Page text:
Considering that €2,100 ($2,770) per year is not even chump change relative to the $12.5 billion price Google paid for Motorola Mobility, it would certainly come as a huge surprise if Google suddenly accepted this number instead of trying to argue in court, until all appeals are exhausted, that it's entitled to more (I don't think it is entitled to more, but it would be out of character for Google to content itself with a payment that doesn't even offset a tiny fraction of its litigation expenses and is next to nothing compared to the 2.25% royalty demand it has defended for such a long time). And the fact of the matter is that Google doesn't really want to strike a deal on such terms. It didn't countersign Microsoft's offer almost four months later because it suddenly arrived at a more realistic assessment of the market value of the patents in question. The real reason is gamesmanship. Its signature doesn't mean much because there are strings attached. Here's the accompanying letter:

Letter (15JAN2013) From Google Counsel to Microsoft Counsel Re. Orange Book Offer by

The letter refers not only to the proposed agreement of August 15, 2012 but also to a letter (not filed with the U.S. court) dated December 23, 2011. This is what Motorola's January 2013 letter says about the relevance of Microsoft's December 2011 letter to the August 2012 licensing proposal:

"We note that your clients, in the context of the aforementioned offer, acknowledged and accepted their obligation to pay damages on the merits ('Schadenersatz dem Grunde nach anerkannt'). This follows inter alia from your letter of 23 December 2011, where the following is stated:

'As required by the recent case law of the District Court in Mannheim (esp. decision of 9 December 2011, docket no. 70122/11) Microsoft Corp. expressly acknowledges ('erkennt dem Grunde nach an') the duty to cover past damages for any past use of the Licensed Patents. The damages are to be determined in accordance with the respective principles set forth under German law.'"

Challenge A:
Copy out the rows word for word, starting at the line containing "From the provided" and ending at the last line of the rows.

Input for this task:
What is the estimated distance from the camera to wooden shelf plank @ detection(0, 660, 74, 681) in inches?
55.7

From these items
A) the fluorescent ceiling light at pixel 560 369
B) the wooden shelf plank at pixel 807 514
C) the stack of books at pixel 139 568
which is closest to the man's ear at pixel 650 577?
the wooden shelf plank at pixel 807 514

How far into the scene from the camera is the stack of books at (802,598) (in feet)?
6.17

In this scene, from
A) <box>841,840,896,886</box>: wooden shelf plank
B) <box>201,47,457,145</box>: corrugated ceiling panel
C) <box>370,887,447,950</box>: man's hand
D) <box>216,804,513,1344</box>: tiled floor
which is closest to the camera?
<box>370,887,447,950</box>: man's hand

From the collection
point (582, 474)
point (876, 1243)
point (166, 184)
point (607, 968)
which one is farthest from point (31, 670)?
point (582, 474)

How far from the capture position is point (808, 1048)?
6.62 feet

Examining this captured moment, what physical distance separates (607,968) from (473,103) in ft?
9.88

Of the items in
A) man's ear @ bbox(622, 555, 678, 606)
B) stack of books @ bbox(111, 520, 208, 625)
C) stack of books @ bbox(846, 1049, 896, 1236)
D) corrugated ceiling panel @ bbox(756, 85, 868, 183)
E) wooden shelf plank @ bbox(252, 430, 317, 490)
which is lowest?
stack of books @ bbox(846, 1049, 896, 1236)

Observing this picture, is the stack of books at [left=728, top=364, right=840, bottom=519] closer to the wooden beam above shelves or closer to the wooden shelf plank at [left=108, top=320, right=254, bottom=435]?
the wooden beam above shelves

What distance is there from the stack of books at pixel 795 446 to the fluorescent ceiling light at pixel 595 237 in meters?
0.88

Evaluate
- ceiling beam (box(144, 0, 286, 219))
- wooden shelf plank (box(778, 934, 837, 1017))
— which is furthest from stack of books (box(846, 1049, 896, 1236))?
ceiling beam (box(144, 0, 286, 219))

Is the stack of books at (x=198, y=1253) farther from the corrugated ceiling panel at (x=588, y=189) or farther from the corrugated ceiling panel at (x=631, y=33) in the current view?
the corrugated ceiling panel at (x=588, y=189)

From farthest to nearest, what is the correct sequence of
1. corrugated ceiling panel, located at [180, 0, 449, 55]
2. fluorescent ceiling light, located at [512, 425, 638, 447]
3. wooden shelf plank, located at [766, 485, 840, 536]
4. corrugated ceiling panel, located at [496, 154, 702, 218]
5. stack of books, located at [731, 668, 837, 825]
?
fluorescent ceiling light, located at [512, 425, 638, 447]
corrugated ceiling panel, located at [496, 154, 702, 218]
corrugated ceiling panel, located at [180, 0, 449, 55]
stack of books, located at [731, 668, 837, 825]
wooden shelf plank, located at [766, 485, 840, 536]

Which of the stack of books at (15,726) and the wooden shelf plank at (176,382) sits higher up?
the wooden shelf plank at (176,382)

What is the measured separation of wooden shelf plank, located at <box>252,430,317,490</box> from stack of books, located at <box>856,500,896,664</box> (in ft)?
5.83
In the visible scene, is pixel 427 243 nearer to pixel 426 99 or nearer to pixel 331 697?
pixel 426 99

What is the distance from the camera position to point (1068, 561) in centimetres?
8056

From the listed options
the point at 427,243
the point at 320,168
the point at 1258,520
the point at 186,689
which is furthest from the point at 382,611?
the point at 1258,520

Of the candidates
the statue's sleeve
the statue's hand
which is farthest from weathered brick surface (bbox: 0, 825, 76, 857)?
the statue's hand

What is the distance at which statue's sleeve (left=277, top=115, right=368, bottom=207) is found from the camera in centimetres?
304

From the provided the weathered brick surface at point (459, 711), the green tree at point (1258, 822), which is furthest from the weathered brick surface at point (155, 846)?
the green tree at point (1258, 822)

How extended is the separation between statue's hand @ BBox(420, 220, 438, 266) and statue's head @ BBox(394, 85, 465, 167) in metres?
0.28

Challenge B:
Using the passage about Google's countersigned offer, say yes or no to each statement and quote the words that decide it: (i) Google paid $12.5 billion for Motorola Mobility. (ii) The letter dated December 23, 2011 was filed with the U.S. court. (iii) The royalty demand Google defended was 2.25%.

Complete response A:
From the provided the weathered brick surface at point (459, 711), the green tree at point (1258, 822), which is furthest from the weathered brick surface at point (155, 846)?
the green tree at point (1258, 822)

How extended is the separation between statue's hand @ BBox(420, 220, 438, 266) and statue's head @ BBox(394, 85, 465, 167) in metres?
0.28

Complete response B:
(i) Yes: "the $12.5 billion price Google paid for Motorola Mobility"
(ii) No: "a letter (not filed with the U.S. court) dated December 23, 2011"
(iii) Yes: "the 2.25% royalty demand it has defended for such a long time"